And he sang, drowning all the other sounds with his kind, laughing voice. The mother walked behind him, and complained:
“Why does he make fun of me?”
But suddenly she stumbled and fell in a bottomless abyss. Fearful shrieks met her in her descent.
She awoke, shivering and yet perspiring. She put her ear, as it were, to her own breast, and marveled at the emptiness that prevailed there. The whistle blew insistently. From its sound she realized that it was already the second summons. The room was all in disorder; the books and clothes lay about in confusion; everything was turned upside down, and dirt was trampled over the entire floor.

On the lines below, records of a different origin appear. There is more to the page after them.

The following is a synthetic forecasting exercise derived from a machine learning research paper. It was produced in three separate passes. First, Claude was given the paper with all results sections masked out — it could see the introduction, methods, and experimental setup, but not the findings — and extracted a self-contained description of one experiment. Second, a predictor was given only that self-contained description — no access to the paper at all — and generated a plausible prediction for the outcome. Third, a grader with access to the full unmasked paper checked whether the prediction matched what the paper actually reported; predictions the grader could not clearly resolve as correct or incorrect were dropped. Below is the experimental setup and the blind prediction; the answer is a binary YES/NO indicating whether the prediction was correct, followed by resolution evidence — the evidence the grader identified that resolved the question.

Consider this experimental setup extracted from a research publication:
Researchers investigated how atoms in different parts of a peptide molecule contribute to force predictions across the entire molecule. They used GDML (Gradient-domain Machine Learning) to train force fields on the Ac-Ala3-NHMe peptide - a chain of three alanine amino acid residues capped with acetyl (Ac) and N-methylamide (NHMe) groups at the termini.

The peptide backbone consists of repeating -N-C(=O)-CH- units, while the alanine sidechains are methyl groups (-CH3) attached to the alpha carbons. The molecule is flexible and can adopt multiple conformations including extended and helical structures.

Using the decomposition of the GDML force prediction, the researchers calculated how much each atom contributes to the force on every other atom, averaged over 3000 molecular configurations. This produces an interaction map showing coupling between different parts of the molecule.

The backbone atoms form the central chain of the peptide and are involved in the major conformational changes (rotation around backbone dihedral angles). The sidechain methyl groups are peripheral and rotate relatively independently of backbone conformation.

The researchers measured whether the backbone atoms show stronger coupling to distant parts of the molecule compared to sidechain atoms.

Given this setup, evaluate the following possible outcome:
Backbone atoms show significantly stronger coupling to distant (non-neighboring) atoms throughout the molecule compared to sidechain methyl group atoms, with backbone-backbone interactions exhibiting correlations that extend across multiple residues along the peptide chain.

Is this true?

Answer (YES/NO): NO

She arose, and without washing or praying began to set the room in order. In the kitchen she caught sight of the stick with the piece of red cloth. She seized it angrily, and was about to throw it away under the oven, but instead, with a sigh, removed the remnant of the flag from the pole, folded it carefully, and put it in her pocket. Then she began to wash the windows with cold water, next the floor, and finally herself; then dressed herself and prepared the samovar. She sat down at the window in the kitchen, and once more the question came to her:
“What now? What am I to do now?”
Recollecting that she had not yet said her prayers, she walked up to the images, and after standing before them for a few seconds, she sat down again. Her heart was empty.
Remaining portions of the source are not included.